(INPUT begins)

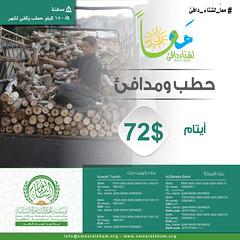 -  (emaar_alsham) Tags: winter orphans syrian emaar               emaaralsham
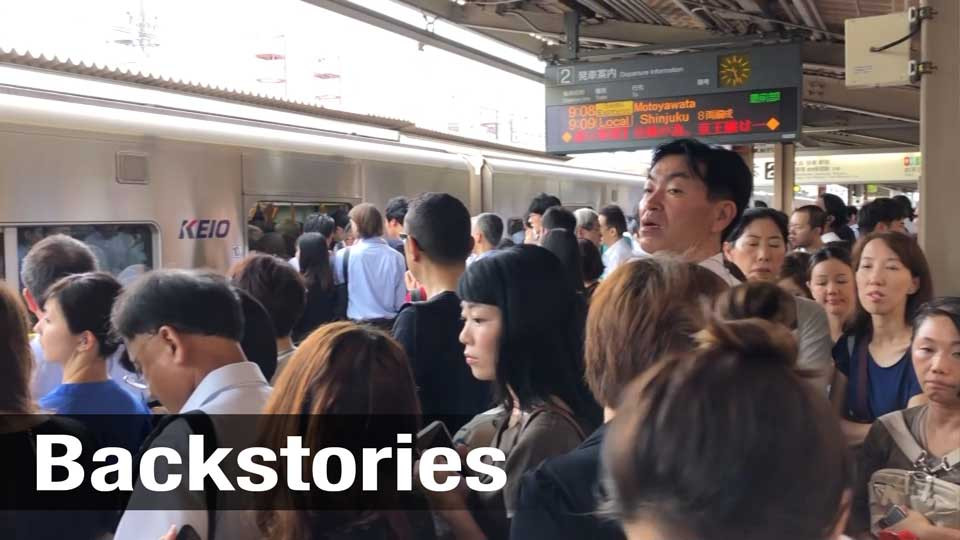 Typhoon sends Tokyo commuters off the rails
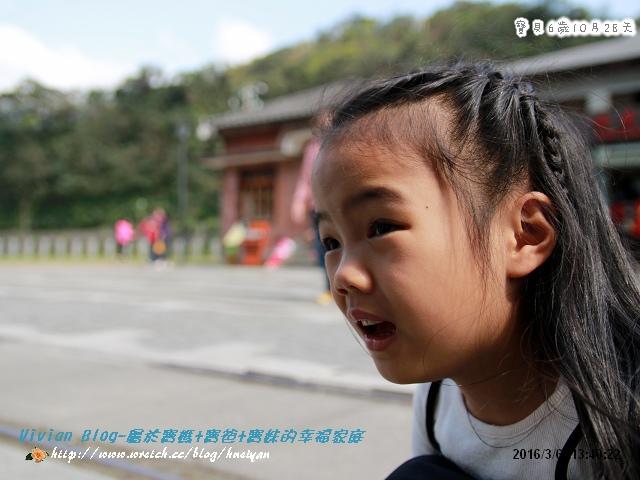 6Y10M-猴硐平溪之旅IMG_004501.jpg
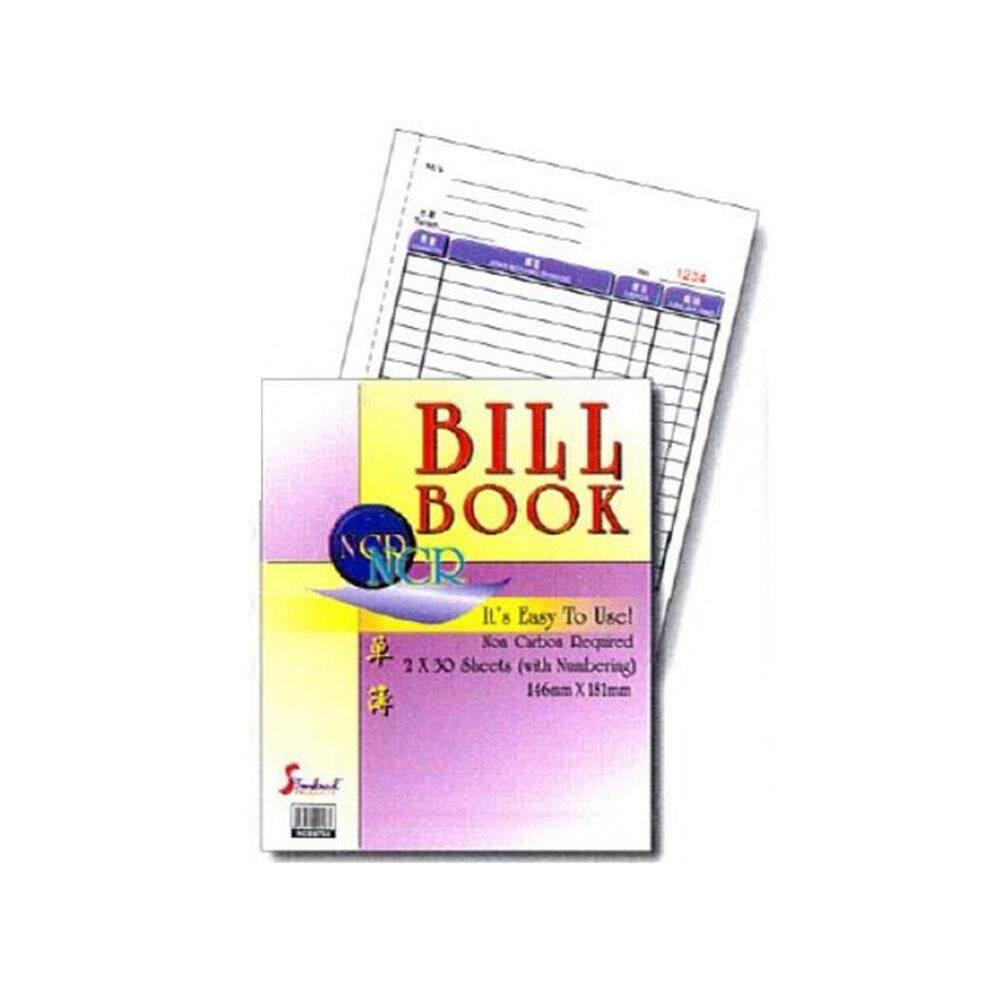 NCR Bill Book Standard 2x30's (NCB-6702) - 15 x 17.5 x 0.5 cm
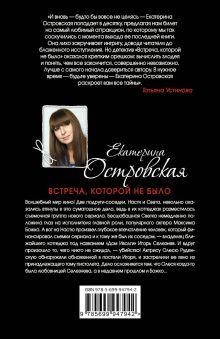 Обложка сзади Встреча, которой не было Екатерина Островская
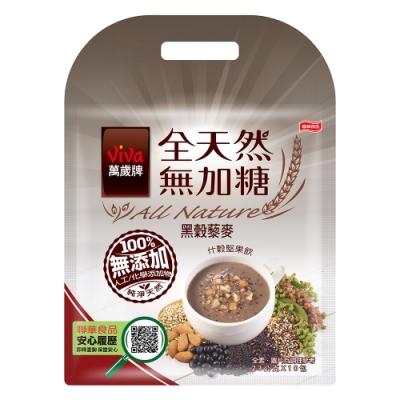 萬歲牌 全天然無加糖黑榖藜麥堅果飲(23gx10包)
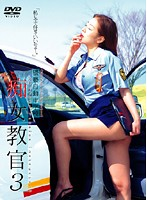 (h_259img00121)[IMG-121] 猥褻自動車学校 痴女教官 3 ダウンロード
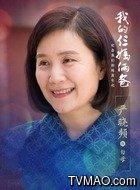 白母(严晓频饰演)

(INPUT ends)
(INPUT begins)

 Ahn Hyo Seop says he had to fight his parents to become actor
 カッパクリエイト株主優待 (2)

(INPUT ends)
(INPUT begins)

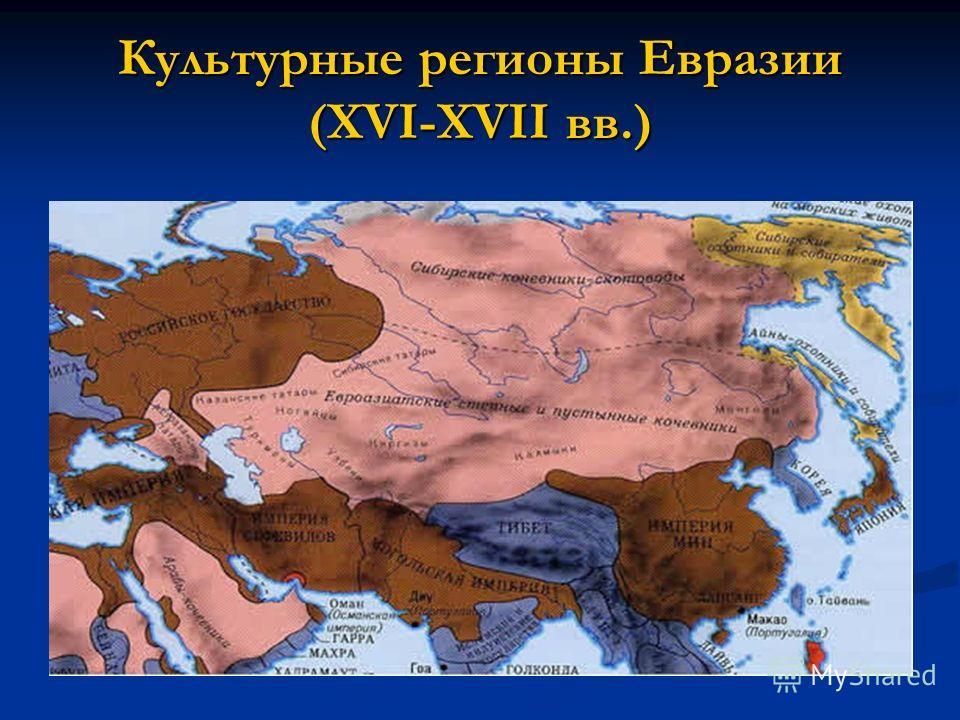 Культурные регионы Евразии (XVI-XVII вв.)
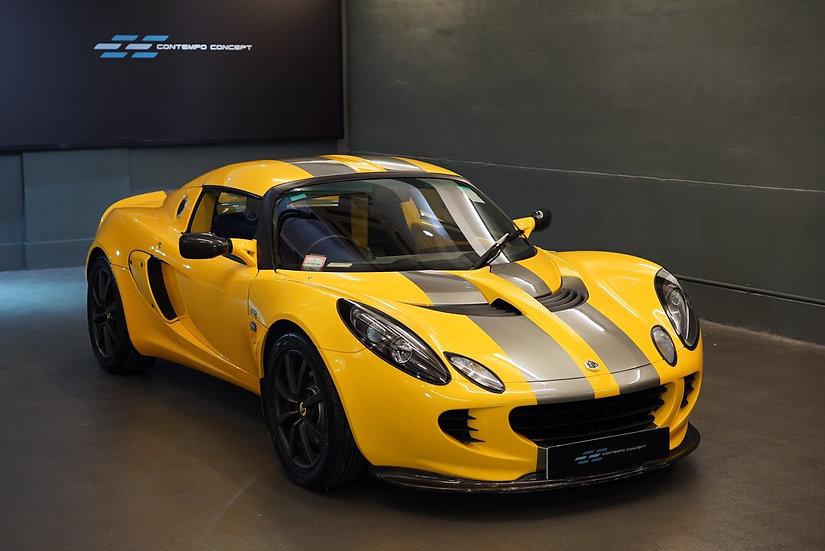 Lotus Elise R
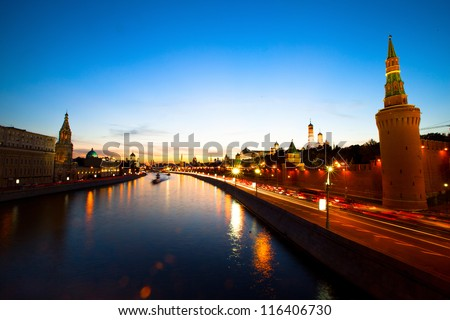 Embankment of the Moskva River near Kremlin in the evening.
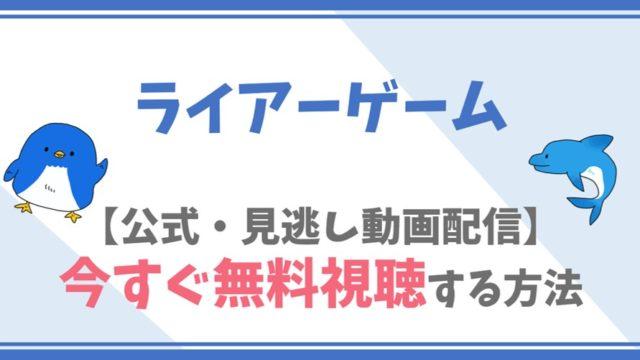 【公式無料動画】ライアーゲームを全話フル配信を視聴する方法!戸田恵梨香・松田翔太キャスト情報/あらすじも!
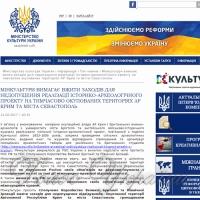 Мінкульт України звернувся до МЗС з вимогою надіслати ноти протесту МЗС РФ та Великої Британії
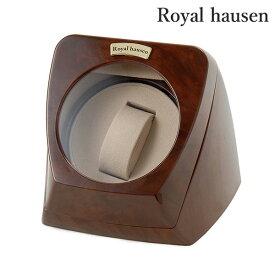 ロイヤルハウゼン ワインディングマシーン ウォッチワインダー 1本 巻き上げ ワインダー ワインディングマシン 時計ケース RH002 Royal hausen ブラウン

(INPUT ends)

TASK REQUIREMENTS: Would you output only the span of the records above that opens with the line containing "Мінкульт України звернувся" and closes with the line containing "ロイヤルハウゼン ワインディングマシーン ウォッチワインダー", ends included and pictures dropped?

RESPONSE AREA:
 Мінкульт України звернувся до МЗС з вимогою надіслати ноти протесту МЗС РФ та Великої Британії
 ロイヤルハウゼン ワインディングマシーン ウォッチワインダー 1本 巻き上げ ワインダー ワインディングマシン 時計ケース RH002 Royal hausen ブラウン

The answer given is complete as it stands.